"Dalam penelitian kami, pria dengan liburan lebih pendek bekerja lebih banyak dan tidur lebih sedikit daripada mereka yang lebih lama liburan. Gaya hidup yang penuh tekanan ini mungkin telah menolak segala manfaat dari intervensi," sambungnya.
Data penelitian yang diterbitkan dalam The Journal of Nutrition, Health & Aging ini menunjukkan waktu libur tidak berdampak pada risiko kematian peserta di kelompok kontrol.

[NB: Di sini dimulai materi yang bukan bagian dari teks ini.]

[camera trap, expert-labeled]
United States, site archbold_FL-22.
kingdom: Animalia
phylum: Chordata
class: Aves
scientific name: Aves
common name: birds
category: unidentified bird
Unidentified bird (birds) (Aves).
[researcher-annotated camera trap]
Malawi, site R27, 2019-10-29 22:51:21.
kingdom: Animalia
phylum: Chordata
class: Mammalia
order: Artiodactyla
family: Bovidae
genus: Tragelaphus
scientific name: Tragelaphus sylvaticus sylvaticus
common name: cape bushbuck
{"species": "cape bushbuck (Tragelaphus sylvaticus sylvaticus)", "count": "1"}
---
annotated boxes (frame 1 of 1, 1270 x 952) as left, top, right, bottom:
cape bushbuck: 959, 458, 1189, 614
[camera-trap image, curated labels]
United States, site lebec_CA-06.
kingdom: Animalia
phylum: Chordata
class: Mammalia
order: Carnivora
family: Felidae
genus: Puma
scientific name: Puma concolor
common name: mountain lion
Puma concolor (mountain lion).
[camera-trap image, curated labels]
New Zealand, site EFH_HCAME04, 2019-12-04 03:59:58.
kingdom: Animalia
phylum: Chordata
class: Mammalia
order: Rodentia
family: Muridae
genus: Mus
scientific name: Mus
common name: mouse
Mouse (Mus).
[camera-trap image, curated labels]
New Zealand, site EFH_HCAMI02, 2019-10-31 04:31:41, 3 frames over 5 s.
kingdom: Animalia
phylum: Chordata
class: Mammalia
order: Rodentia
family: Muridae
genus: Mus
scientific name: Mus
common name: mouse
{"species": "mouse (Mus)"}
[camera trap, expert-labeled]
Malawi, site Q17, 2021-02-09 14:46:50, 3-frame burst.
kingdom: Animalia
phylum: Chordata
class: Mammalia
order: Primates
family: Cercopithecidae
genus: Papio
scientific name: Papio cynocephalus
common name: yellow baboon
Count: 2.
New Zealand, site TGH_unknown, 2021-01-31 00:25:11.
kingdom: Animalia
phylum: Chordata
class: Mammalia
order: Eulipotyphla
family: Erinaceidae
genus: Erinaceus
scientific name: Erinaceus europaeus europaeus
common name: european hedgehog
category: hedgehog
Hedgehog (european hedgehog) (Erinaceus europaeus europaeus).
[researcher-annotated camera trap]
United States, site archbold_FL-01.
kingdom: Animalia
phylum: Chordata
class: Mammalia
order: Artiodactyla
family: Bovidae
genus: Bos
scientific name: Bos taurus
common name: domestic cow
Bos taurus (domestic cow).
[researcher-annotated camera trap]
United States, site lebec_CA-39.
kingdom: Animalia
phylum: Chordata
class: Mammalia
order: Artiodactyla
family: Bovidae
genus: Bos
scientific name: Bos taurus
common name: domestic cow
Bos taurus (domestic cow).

Namun, ini berbanding terbalik di kelompok intervensi.
Pria yang mengambil tiga minggu atau kurang dari liburan tahunan memiliki 37 persen peningkatan kemungkinan kematian dibandingkan dengan mereka yang mengambil lebih dari tiga minggu liburan.
"Kami pikir intervensi itu sendiri mungkin juga memiliki efek psikologis yang merugikan pada orang-orang ini dengan menambah tekanan pada kehidupan mereka," ujar Strandberg.
Meski dimulai sejak lama, penelitian ini menunjukkan pentingnya manajemen stres.
Ini berarti liburan bisa menjadi lebih dari sekedar penghilang rasa tegang terhadap pekerjaan Anda.
"Liburan bisa menjadi cara yang baik untuk menghilangkan stres," tutur Strandberg.
"Jangan berpikir memiliki gaya hidup sehat akan memberi kompensasi untuk bekerja terlalu keras dan tidak mengambil liburan," tegasnya.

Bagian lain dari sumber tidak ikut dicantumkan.